**WHAT THIS EXERCISE ASKS**
a. In the forum thread, on what date does the writer who lost baby Jorelle go back to work?
b. Set down, word for word, the part of the forum thread that opens with the words containing "It's been almost" and closes with "uncontrolly rolling down...".

It's been almost 3 months since I lost baby jorelle... I'm getting better now but there are still times where my tears dropped when I think of her.

I will be back to work on 14 June. Will I be emotionally stable when I'm back? How am I going to answer to those ppl who asked me about my baby?
 
Ling,
when i returning to work, right after sitting down, my lady boss came to me, we didnt say anything, i just hug her and cried not stopping, she grabbed to the meeting room, we talked almost 1 hour, i cried my heart out, i just cant control myself.

i know it is hard, but no choice we have to move on. i still remember i overheard my colleague sitting infront of me, his wife expecting and he ask around for baby name recommendation, my tears uncontrolly rolling down...
 
Hi everyone ...

Can't believe how time flies, it's been 8 months since I lost my boy. Had a follow up with gynae and he had commented that my uterus is bigger than normal size which will lower my chances of conceiving. I receive the news with mixture of calmness and confusion. He'll monitor me for a while and in hope I get to conceive naturally.

We really do not know how to respond ...hubby just kept quiet while I (in daze) digest all that is spoken by gynae. Anyway, nothing much we can do as well, do what is humanly possible while the rest leave it to God.

We still keep our boy's cloth, cot, pram ...It has been hidden by hubby in some corners of the house. At lost on how I should do with these stuff...
 
Hi,

My baby's post mortem shows that the hole between the heart was closed prematurely. The hole is usually closed within 1 week after the baby is delivered but my gal chose to close it when she is inside me.
Gynae told me that PDs and pathologist mentioned that it is very rare that such incident happened.
I feel a little down after receiving the report (that such rare cases can also happen to me. There are so many what if questions that come to my mind... if she is delivered earlier, why gynae did not suggest to induce me......

I told myself although she's not physically with me now... she lives in my heart.... I must be proud of her as maybe she is struggling to keep herself til 38 weeks for me to see her fully formed.

I have started to see my chinese sinseh to build up my body to try conceive asap. Wish me good luck.
 
Ethan_mum,
thanks for the encouragement. Hopefully, I can get over this dark period soon...

Enjel,
At least you know what happened to your little angel. Till now, all the test reports still couldn't tell what happened to my baby jorelle. I have been asking myself what went wrong. Whole pregancy went on smoothly, but why suddenly her heart beat stopped when she was 35 weeks? Everyone was so happy and excited about her arrival, and why she chose to leave us????

I have slowly accepted the reality. Hubby and I have decided to try for no. 2 after 6 months (as advice by the gynae as mine is C-section).

**INFORMATION**
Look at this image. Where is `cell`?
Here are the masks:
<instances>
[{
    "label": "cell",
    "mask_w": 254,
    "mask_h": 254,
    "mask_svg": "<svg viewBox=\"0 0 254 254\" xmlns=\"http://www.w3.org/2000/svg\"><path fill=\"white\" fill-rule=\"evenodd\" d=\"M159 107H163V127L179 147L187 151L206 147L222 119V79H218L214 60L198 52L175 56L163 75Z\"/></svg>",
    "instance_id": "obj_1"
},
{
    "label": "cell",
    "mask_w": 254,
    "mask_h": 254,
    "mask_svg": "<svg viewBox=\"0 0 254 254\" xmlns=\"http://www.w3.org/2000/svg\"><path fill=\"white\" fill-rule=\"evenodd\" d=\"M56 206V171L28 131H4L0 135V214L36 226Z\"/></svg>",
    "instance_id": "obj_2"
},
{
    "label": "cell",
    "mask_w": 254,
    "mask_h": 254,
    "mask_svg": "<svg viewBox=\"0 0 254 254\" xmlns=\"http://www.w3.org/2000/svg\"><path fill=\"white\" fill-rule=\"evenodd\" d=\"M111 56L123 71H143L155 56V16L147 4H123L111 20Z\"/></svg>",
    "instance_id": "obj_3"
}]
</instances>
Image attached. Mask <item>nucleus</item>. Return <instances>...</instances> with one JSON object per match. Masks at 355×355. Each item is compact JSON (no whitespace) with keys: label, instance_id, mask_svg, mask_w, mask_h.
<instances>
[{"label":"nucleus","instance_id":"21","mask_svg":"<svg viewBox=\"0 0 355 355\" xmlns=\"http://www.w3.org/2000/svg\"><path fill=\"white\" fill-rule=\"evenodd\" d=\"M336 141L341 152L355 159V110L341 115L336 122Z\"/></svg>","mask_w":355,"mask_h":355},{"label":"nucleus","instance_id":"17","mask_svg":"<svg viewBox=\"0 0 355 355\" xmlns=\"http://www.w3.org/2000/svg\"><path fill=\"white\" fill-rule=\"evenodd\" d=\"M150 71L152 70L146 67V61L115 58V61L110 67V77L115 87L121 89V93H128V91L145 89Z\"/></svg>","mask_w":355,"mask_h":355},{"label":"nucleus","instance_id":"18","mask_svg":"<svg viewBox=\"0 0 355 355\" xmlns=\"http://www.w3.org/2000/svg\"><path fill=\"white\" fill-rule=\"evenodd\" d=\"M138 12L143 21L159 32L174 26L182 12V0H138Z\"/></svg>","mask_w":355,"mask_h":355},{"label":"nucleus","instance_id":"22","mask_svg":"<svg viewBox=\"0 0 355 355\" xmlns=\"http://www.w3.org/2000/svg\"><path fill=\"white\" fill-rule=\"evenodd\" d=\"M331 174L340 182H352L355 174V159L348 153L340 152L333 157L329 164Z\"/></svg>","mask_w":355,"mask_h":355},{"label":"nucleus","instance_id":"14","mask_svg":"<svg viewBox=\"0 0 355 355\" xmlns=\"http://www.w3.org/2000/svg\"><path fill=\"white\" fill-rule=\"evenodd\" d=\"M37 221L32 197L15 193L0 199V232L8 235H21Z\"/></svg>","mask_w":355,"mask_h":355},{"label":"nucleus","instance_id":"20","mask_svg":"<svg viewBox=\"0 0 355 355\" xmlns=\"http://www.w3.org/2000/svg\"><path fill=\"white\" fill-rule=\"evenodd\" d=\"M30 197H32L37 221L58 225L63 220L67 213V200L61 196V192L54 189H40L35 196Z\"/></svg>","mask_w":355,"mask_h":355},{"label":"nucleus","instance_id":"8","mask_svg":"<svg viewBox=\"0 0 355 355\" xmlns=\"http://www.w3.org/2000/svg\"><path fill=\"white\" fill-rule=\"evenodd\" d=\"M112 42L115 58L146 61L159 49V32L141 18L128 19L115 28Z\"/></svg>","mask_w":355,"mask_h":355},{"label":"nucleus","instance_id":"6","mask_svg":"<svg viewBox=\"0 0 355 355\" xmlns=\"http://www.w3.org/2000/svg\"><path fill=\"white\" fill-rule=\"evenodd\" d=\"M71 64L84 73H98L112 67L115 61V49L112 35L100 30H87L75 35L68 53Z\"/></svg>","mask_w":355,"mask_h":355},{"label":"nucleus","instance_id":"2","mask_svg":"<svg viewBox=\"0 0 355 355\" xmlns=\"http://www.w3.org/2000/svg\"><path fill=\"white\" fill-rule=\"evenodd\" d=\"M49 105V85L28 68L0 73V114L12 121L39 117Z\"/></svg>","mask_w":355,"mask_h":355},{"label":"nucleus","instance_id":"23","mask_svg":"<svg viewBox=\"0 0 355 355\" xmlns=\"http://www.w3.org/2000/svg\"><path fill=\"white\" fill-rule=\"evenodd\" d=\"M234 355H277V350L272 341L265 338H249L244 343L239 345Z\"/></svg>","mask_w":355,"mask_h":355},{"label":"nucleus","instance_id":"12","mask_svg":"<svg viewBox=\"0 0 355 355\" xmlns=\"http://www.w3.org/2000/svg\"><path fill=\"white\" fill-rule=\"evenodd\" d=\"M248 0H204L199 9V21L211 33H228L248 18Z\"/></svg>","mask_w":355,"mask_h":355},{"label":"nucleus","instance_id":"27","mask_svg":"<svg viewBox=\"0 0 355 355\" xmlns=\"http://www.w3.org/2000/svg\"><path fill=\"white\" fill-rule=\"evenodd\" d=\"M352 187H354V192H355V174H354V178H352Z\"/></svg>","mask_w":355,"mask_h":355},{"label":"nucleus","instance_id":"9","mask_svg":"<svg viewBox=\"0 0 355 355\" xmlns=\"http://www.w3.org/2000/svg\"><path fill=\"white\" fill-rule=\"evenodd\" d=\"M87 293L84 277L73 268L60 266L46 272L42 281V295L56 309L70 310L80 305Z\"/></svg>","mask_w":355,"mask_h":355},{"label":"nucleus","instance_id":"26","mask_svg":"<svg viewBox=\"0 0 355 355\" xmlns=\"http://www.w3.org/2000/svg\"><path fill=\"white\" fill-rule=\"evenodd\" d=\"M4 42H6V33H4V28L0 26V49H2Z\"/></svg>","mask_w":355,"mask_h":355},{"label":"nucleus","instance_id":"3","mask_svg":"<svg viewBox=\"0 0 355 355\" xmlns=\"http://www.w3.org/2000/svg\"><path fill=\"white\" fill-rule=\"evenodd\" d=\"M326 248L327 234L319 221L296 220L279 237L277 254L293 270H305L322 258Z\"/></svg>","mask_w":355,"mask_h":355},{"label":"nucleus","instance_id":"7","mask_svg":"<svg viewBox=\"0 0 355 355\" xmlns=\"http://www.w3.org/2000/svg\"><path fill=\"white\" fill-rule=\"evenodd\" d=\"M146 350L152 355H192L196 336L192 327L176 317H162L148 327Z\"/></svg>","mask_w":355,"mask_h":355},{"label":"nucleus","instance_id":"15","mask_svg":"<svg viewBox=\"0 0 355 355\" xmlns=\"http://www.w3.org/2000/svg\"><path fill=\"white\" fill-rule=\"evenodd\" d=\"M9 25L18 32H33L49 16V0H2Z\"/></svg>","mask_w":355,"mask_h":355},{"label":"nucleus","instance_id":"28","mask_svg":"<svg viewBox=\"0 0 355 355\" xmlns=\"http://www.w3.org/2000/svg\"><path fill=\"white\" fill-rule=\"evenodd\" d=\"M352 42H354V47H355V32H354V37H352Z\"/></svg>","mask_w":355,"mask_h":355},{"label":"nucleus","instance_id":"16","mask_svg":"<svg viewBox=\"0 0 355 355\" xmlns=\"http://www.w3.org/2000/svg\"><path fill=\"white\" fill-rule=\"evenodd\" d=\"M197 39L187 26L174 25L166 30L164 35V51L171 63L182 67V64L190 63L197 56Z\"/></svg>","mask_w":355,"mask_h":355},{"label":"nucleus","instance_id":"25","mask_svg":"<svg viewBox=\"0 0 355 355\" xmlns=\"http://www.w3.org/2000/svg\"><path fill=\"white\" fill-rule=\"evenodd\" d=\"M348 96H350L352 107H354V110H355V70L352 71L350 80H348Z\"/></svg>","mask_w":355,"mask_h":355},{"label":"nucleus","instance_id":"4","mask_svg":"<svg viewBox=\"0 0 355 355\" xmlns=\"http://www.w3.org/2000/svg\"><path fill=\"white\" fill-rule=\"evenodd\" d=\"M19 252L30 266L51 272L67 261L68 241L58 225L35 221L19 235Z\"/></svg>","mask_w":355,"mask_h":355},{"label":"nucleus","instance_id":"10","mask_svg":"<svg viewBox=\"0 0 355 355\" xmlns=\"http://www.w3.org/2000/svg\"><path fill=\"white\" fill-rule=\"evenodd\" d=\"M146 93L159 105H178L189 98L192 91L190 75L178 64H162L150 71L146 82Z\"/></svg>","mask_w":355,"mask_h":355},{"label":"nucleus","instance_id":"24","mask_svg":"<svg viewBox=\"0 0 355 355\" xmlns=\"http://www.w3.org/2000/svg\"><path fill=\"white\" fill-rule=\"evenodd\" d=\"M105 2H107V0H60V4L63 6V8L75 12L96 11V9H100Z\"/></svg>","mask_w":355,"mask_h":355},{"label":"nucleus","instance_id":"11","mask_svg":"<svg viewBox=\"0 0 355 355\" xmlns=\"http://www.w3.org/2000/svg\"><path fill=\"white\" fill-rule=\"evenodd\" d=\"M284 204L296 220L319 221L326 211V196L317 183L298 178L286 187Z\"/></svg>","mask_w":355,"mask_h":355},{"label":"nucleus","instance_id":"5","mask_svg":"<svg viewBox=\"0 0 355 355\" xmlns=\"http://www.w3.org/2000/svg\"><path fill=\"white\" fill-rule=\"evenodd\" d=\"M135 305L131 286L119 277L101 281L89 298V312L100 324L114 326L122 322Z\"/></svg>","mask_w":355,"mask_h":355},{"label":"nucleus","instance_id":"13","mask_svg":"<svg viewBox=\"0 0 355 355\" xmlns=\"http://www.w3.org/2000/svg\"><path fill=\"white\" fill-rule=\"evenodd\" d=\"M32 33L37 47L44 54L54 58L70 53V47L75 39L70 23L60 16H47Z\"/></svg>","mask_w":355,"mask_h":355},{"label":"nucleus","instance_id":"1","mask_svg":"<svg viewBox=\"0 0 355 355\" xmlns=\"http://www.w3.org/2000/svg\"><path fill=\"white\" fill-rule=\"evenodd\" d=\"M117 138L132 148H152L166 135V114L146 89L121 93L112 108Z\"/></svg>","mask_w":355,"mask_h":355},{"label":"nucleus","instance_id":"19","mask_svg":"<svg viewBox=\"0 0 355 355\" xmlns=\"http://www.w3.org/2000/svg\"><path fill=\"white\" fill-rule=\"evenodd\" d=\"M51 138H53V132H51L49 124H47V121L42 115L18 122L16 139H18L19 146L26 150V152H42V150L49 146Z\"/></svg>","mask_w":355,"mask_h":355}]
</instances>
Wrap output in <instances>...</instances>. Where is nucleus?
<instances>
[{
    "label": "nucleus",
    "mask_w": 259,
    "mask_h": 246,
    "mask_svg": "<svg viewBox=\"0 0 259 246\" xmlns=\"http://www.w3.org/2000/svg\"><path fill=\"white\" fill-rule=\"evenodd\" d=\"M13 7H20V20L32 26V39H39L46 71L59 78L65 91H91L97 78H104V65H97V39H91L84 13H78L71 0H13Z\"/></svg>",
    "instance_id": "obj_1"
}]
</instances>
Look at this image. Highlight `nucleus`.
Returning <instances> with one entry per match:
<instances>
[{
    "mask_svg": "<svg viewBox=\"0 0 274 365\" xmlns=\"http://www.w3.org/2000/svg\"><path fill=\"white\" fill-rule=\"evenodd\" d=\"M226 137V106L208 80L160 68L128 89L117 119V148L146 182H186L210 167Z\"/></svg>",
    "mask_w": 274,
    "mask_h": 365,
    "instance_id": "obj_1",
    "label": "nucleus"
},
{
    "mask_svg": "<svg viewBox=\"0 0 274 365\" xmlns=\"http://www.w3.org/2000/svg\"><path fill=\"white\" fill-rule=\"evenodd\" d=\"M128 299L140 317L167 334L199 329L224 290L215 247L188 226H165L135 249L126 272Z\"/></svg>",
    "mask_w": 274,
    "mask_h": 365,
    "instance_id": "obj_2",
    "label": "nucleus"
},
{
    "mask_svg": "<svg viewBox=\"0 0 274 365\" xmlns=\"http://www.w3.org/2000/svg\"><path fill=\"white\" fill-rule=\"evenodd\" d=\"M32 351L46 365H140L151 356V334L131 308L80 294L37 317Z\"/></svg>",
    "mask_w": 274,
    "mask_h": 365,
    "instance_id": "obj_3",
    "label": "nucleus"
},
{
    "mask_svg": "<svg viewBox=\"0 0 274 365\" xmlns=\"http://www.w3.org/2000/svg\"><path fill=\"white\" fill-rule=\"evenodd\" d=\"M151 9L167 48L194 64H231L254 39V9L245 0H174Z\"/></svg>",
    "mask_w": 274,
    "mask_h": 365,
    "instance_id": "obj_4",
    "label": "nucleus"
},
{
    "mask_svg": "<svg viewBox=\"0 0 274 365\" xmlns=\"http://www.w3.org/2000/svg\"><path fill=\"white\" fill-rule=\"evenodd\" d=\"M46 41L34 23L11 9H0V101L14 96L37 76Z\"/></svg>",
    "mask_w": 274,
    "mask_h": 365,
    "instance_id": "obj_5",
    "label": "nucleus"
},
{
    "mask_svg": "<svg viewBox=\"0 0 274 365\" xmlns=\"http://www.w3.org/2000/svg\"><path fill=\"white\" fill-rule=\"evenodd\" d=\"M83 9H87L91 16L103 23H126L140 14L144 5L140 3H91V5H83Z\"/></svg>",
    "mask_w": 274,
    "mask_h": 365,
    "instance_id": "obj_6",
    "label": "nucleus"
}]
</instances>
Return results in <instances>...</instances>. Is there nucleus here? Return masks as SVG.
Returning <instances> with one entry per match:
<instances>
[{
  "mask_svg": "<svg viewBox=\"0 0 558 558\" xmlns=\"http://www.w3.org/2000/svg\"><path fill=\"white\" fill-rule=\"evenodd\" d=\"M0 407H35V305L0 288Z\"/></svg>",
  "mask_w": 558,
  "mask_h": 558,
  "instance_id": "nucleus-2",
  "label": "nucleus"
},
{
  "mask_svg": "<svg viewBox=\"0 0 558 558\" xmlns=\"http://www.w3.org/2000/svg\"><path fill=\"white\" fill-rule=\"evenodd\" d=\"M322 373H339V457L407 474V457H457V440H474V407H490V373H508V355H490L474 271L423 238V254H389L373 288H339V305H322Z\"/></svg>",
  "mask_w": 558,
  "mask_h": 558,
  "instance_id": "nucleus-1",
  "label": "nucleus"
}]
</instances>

**ANSWERS TO THE EXERCISES**
a. 14 June.

b.
It's been almost 3 months since I lost baby jorelle... I'm getting better now but there are still times where my tears dropped when I think of her.

I will be back to work on 14 June. Will I be emotionally stable when I'm back? How am I going to answer to those ppl who asked me about my baby?
 
Ling,
when i returning to work, right after sitting down, my lady boss came to me, we didnt say anything, i just hug her and cried not stopping, she grabbed to the meeting room, we talked almost 1 hour, i cried my heart out, i just cant control myself.

i know it is hard, but no choice we have to move on. i still remember i overheard my colleague sitting infront of me, his wife expecting and he ask around for baby name recommendation, my tears uncontrolly rolling down...